(Data listing)
>> START

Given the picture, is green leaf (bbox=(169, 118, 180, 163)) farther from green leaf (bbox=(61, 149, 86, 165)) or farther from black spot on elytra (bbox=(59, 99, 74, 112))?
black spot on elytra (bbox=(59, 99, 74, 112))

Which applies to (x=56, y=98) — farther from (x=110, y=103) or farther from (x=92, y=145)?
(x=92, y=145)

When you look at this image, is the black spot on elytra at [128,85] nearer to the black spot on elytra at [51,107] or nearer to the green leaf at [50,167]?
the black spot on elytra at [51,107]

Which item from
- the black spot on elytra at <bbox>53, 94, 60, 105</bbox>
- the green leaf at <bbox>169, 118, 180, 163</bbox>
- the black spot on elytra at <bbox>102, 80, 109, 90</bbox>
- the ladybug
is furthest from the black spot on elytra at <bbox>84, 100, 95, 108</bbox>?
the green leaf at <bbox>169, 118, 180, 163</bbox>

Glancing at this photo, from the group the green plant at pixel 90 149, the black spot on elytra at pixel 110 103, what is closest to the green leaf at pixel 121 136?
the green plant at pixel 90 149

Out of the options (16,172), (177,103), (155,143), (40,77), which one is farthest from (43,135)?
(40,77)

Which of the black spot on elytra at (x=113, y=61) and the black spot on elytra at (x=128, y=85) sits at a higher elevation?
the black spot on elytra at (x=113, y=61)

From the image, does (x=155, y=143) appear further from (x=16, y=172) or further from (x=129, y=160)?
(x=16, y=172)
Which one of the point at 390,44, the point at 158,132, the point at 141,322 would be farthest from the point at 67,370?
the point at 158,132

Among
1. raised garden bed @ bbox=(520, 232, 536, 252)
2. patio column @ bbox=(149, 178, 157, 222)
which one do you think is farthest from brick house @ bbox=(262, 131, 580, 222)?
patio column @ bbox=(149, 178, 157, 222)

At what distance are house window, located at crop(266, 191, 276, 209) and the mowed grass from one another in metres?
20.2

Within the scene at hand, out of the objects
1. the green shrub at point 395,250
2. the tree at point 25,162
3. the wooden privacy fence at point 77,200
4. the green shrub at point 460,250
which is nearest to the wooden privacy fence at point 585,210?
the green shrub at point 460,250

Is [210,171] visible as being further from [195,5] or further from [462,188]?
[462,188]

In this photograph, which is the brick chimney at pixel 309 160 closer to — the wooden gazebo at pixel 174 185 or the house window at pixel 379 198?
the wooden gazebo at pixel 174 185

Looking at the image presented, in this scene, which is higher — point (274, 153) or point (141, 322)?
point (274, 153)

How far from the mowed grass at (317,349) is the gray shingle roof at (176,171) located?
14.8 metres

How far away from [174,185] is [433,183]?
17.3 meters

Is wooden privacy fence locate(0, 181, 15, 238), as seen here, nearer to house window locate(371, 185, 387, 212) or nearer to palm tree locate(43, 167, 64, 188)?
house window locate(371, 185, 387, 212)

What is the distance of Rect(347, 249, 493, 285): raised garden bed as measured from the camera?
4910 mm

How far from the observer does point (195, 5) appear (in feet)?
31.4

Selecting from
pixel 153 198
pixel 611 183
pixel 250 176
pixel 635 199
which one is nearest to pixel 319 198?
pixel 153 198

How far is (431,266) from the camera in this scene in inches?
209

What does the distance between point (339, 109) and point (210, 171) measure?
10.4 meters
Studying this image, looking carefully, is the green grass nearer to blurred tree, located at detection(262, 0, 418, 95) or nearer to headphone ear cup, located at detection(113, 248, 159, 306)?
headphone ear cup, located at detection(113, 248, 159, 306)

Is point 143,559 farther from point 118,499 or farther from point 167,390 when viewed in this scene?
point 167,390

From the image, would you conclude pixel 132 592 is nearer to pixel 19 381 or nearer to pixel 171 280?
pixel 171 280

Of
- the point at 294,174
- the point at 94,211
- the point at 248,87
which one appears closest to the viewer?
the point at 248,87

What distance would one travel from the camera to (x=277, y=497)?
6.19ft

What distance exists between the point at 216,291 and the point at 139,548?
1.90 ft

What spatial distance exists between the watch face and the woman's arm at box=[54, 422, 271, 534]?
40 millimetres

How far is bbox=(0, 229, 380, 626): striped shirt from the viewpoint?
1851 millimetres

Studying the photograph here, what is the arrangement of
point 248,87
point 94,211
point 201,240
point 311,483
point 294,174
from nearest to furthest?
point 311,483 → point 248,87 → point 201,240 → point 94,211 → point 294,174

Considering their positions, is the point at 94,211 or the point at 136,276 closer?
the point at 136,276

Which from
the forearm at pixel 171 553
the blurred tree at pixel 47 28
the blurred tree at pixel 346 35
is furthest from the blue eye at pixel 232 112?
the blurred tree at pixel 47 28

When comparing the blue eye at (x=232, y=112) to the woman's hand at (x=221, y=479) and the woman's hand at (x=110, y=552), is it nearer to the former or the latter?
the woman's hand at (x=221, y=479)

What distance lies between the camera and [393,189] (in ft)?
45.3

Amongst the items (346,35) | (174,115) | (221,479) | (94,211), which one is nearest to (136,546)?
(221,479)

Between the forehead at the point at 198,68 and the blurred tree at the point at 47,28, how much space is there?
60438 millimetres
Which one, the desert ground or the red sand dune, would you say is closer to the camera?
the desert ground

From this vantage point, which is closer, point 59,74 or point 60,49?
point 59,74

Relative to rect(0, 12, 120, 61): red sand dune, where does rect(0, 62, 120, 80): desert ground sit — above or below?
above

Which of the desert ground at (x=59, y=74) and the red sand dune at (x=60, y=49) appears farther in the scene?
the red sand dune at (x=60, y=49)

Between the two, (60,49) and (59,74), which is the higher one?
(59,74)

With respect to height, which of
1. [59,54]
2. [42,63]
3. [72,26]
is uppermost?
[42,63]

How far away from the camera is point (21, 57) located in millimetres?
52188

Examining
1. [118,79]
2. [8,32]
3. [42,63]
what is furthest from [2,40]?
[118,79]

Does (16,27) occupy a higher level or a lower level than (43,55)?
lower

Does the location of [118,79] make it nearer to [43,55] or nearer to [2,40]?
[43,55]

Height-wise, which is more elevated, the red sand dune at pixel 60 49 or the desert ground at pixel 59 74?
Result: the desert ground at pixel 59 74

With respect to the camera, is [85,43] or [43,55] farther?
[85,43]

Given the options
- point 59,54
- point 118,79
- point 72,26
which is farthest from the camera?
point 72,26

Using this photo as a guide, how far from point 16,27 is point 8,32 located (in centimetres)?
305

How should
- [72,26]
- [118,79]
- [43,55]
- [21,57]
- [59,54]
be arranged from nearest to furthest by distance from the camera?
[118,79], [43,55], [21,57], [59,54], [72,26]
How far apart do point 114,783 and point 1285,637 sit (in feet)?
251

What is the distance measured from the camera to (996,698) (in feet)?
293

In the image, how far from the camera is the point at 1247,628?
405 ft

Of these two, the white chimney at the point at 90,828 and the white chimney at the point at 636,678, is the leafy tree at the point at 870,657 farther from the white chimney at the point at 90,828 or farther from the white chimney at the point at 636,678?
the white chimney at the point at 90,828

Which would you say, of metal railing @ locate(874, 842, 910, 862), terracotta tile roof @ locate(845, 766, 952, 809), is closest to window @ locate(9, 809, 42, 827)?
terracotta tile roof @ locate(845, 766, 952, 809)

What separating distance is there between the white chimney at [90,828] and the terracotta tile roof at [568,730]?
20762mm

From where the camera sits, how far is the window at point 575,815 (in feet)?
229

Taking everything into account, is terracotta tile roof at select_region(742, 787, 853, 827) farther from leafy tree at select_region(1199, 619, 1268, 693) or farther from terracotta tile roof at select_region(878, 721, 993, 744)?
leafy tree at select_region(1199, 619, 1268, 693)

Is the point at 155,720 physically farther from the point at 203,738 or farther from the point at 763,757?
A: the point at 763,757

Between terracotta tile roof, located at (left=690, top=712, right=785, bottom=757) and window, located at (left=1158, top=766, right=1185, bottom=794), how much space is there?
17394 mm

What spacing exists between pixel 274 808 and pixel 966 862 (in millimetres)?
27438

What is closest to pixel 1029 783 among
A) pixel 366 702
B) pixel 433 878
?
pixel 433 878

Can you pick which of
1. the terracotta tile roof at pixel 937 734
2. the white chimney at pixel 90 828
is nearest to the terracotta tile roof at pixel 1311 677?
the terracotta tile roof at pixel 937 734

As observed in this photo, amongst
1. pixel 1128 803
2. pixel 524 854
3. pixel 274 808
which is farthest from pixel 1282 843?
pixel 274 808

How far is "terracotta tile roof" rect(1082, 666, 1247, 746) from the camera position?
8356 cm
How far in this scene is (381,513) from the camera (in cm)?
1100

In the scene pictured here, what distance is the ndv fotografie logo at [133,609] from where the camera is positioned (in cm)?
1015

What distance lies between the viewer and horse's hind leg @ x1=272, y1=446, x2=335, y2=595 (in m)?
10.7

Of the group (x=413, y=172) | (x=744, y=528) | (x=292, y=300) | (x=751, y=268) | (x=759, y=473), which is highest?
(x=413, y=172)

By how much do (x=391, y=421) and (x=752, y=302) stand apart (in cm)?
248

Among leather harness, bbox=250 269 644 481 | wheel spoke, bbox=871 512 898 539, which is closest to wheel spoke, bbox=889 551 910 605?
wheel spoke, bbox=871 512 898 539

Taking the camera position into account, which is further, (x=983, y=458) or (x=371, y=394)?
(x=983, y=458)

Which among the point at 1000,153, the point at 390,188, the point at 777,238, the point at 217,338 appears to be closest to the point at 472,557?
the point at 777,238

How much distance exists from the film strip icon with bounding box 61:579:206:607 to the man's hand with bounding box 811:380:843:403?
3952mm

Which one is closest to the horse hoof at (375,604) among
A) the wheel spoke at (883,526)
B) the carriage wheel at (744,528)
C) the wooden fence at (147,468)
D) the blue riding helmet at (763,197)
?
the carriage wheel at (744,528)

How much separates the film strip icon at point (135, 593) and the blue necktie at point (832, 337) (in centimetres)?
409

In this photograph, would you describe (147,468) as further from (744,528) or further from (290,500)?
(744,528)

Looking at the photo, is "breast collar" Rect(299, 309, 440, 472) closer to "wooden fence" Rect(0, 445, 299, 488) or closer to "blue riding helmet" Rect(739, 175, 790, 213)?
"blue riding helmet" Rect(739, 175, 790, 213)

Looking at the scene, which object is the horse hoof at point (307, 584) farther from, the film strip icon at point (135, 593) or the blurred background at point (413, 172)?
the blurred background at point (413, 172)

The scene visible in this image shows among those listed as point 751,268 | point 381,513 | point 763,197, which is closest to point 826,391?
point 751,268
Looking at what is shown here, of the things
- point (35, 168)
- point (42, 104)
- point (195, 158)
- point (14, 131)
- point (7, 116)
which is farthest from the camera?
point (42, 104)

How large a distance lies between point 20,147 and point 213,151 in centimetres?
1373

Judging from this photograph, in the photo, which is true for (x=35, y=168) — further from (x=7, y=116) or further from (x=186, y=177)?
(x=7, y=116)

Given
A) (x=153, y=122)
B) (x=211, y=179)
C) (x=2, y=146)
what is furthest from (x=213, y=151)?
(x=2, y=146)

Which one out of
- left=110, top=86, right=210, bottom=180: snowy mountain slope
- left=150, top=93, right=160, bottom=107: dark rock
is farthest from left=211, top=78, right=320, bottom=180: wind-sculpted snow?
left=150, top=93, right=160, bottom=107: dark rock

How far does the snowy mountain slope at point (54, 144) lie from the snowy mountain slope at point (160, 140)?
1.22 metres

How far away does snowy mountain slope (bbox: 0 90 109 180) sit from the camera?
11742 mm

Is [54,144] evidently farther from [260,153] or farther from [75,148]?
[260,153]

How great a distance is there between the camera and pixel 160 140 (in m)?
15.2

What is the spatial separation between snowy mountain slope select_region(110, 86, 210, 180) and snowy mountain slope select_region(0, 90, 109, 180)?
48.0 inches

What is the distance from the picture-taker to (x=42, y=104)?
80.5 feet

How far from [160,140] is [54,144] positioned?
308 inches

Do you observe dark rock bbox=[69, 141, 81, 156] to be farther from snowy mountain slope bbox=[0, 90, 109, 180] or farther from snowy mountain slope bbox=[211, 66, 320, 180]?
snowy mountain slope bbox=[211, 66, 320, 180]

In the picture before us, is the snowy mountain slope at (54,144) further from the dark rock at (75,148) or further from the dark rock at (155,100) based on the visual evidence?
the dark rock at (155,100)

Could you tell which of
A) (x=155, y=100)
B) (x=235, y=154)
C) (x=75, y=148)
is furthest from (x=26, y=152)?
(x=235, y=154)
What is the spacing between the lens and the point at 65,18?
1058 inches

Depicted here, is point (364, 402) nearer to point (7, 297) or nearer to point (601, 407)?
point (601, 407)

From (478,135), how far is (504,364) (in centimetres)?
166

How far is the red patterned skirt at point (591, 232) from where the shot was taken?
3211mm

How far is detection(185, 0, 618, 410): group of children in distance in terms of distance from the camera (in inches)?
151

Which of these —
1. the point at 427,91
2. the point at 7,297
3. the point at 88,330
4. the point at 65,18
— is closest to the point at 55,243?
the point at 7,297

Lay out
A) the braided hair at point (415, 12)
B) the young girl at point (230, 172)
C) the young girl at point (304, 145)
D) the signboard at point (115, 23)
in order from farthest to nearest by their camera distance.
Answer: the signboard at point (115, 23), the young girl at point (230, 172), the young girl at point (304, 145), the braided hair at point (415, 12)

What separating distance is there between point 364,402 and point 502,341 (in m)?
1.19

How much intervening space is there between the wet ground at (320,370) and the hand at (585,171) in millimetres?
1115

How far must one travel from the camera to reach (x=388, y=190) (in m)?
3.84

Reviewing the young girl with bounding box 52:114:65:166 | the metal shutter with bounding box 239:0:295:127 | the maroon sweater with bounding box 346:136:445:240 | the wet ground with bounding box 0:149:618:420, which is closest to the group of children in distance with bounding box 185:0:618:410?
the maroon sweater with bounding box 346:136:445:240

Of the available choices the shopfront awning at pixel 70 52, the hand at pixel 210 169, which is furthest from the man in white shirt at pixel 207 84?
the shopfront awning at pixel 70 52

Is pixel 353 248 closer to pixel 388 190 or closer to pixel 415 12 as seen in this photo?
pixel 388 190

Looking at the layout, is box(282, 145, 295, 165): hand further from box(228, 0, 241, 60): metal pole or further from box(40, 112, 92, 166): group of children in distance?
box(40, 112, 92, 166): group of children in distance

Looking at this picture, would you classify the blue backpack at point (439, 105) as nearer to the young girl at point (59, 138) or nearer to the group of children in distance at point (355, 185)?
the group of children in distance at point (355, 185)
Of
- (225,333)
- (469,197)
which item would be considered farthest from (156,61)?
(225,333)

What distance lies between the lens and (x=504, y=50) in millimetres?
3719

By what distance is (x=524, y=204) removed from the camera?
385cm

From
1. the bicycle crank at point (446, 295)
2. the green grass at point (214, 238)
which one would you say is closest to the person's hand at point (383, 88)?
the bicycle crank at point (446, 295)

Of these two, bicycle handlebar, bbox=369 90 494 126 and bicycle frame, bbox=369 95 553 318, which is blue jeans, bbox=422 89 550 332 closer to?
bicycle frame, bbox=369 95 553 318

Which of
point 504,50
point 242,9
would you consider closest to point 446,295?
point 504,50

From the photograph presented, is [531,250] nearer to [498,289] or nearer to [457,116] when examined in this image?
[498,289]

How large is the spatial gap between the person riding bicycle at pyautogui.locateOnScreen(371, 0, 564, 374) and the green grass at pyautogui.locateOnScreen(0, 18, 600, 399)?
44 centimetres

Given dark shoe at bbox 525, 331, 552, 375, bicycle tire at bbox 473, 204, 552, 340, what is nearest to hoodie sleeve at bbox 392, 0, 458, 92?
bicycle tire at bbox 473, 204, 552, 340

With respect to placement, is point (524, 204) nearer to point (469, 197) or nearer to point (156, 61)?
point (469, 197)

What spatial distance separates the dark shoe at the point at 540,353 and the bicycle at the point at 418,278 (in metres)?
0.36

>> END

_Set task:_
Report each line of the items above that contains the word "measured", counting only matches with identical capitalization.

_Full answer:_
What is the distance of Rect(347, 249, 493, 285): raised garden bed as measured from the camera?
What is the distance measured from the camera to (996,698) (in feet)?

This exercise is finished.